Namun, koperasi ini juga menghadapi sejumlah tantangan seperti beban biaya koperasi diperkirakan akan bertambah dengan adanya perubahan KBLI (Klasifikasi Baku Lapangan Usaha Indonesia) yang mewajibkan pengurusan akta PAD (Pendapatan Asli Daerah).
Sementara itu, kebutuhan pembiayaan belum dapat diakses sehingga masih bersumber dari modal sendiri koperasi yang relatif masih terbatas.

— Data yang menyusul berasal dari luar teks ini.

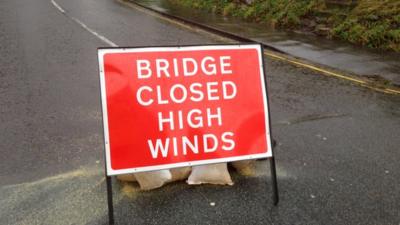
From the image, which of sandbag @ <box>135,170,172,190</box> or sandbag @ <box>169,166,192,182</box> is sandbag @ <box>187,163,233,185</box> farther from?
sandbag @ <box>135,170,172,190</box>

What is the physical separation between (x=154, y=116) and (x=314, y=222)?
161 centimetres

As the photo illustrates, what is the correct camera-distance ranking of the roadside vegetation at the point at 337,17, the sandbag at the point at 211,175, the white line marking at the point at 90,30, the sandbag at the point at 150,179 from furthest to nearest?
the white line marking at the point at 90,30
the roadside vegetation at the point at 337,17
the sandbag at the point at 211,175
the sandbag at the point at 150,179

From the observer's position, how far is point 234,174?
4.14m

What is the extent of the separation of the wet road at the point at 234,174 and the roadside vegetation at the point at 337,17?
3.20 meters

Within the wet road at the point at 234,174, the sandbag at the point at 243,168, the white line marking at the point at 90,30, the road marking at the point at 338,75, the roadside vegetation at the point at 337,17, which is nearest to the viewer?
the wet road at the point at 234,174

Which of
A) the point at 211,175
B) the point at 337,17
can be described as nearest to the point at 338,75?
the point at 337,17

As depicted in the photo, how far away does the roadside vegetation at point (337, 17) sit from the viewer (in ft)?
33.4

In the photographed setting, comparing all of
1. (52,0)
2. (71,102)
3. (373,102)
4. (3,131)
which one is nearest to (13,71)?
(71,102)

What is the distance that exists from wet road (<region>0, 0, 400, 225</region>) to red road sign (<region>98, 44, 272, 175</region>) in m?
0.45

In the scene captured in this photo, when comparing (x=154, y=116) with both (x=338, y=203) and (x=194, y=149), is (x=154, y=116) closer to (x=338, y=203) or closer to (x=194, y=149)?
(x=194, y=149)

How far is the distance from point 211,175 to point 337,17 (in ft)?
30.3

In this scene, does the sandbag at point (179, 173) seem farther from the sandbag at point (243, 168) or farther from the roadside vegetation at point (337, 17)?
the roadside vegetation at point (337, 17)

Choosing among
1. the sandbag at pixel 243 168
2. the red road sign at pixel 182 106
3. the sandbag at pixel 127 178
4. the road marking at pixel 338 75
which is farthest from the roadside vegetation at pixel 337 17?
the sandbag at pixel 127 178

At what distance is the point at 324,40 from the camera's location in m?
11.0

Sebagai solusi, Zabadi menilai perlunya penerapan sistem konsinyasi agar koperasi tidak terbebani pembayaran tunai kepada pemasok.
“Perlu didorong sistem konsinyasi, karena saat ini koperasi harus membayar cash,” ujarnya.
Zabadi juga mendorong Kopdes Syariah Mekar Jaya untuk memperluas basis anggota. Dengan demikian, pemupukan modal dapat lebih kuat dan mendukung keberlanjutan usaha.
“Semakin banyak anggota, semakin kuat modal, dan semakin luas dampak ekonomi yang bisa diberikan,” tambahnya.
Di sisi lain, SesKemenkop juga menekankan pentingnya persiapan proposal bisnis yang matang. Hal ini agar koperasi dapat segera mengakses pembiayaan begitu regulasi yang mendukung diterbitkan.